Goldwyn’s program teaches in teams of two: mostly Berklee College graduates and already established spin-meisters who are big in underground hip-hop. In class at Camp David, Reggie “D.J. Pudge” Sinkler, of the Vinyl Junkies, shows one student how to navigate the Pro Tools display on the laptop in front of him. The teachers guide the students through each aspect of CD production and it becomes a very close, collaborative effort to produce commercially viable results. The young men sit raptly in class, occasionally laughing at their own missteps, sitting in silent support when a classmate is having a hard time getting through a take. “They all write their own lyrics, and we let them write whatever they want, without restriction,” Goldwyn said.

At first, she said, it was all four-letter words, “bling and ho’s. But we told them, ‘Nope, been there, done that. What is your story?’ After that, the floodgates open.”

The opportunity to let the truth of their lives flow does yield swaggering titles such as “Survival” and “The Way of the Gun,” but also the tender “In Love With You” and even “We Vote!” The success of Goldwyn’s program in neighborhoods with students notoriously difficult to engage drew the attention of the Los Angeles Unified School District, which began to offer classroom space to Sound Art, hoping that this popular after-school program would bring students to classes on a more regular basis.

The district did not yet, however, offer to fund the program, which is entirely paid for through the efforts of Goldwyn and her working relationship with a nonprofit foundation called New Visions.

Paul Cummins, founder and headmaster of the Crossroads School, founded the New Visions Foundation, located in Santa Monica, with a goal of developing educational opportunities for underserved K-12 youth, using inclusive independent and neighborhood charter schools, special educational partnerships and model educational programs.

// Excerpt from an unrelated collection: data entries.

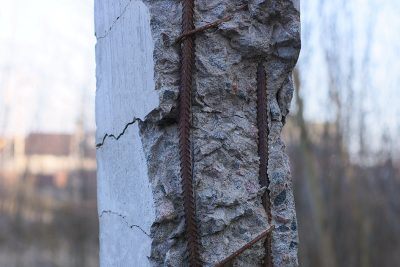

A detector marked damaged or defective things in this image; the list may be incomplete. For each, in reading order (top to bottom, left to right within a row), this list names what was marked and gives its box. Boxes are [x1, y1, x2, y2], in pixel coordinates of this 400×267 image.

crack in concrete [96, 0, 134, 40]
crack in concrete [96, 118, 141, 149]
crack in concrete [99, 210, 151, 238]
rusty rebar [179, 1, 202, 266]
corroded steel bar [179, 1, 202, 266]
rough broken concrete [94, 1, 300, 266]
rusty rebar [214, 226, 276, 267]
corroded steel bar [214, 227, 276, 266]
rusty rebar [258, 61, 274, 266]
corroded steel bar [258, 61, 274, 266]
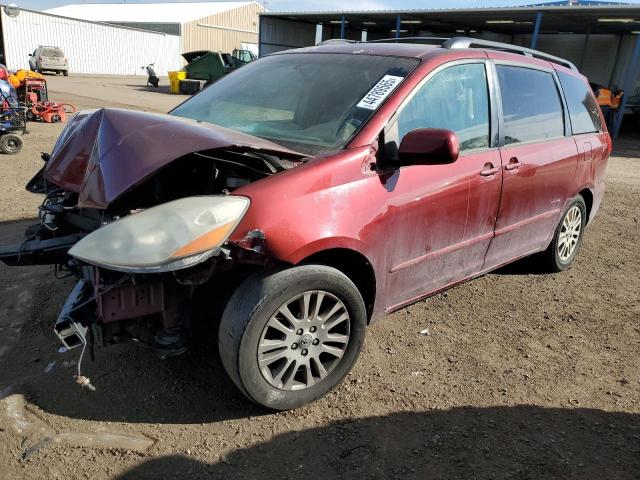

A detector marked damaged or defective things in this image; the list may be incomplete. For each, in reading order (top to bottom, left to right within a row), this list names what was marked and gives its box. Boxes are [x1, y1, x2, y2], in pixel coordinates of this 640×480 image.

crumpled hood [45, 109, 300, 208]
damaged front end [0, 107, 302, 388]
exposed headlight [69, 194, 250, 270]
broken headlight lens [69, 194, 250, 270]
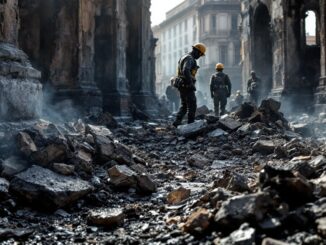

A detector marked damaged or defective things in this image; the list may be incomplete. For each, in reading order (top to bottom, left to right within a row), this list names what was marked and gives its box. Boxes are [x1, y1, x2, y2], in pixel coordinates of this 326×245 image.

damaged column [0, 0, 42, 120]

Sound Art’s unique, self-contained curriculum and budget consciousness fit in well with New Visions’ methods.

“Our budget is about $500,000 a year and we serve about 3,000 kids with that,” Goldwyn said. “We keep it lean.”

New Visions realized that, at a cost of less than $200 a student yearly, the expense is far outweighed by the eventual cost to society of angry, disenfranchised young men who have no goal for their futures.

“We need all the financial help we can get to expand the program,” Goldwyn said, “but we are creating a huge, fertile pool of talent for the music industry right here in their own backyard.”

Aaron Drane of New Visions works with children at Crossroads School in Santa Monica and at Camp David Gonzales.

“We had one kid who went through the Sound Art program, get signed to a record label and another started up his own band,” he said.

Fernando Montez-Rodriguez, one of the facilitators at Camp David Gonzales, echoes this enthusiasm for the program: “The success that comes from producing a working album in these classes gives these kids a 180-degree flip to their self esteem when they transition out from when they arrived.”

Goldwyn would like to see Sound Art reach a generation of young men before they end up in detention facilities.

“Many of them are afraid to think of their future because it’s something they might not ever see. Hope is scary. So we encourage them to take what could be a horrible, misspent life and make a marketable skill out of it.”

As part of its community outreach effort, Sound Art will be participating in the African Marketplace Faire Aug. 26 at the Youth Village Unity Festival in Rancho Cienega Park, offering percussion workshops and introductions to its program. Their first commercial CD, titled “SOUND ART,” was professionally mixed and mastered by Grammy Award-winning engineers and is available at www.soundartla.org. In keeping with Goldwyn’s mantra of “giving back” all the proceeds from its sales are being donated to the American Red Cross for Tsunami relief effort.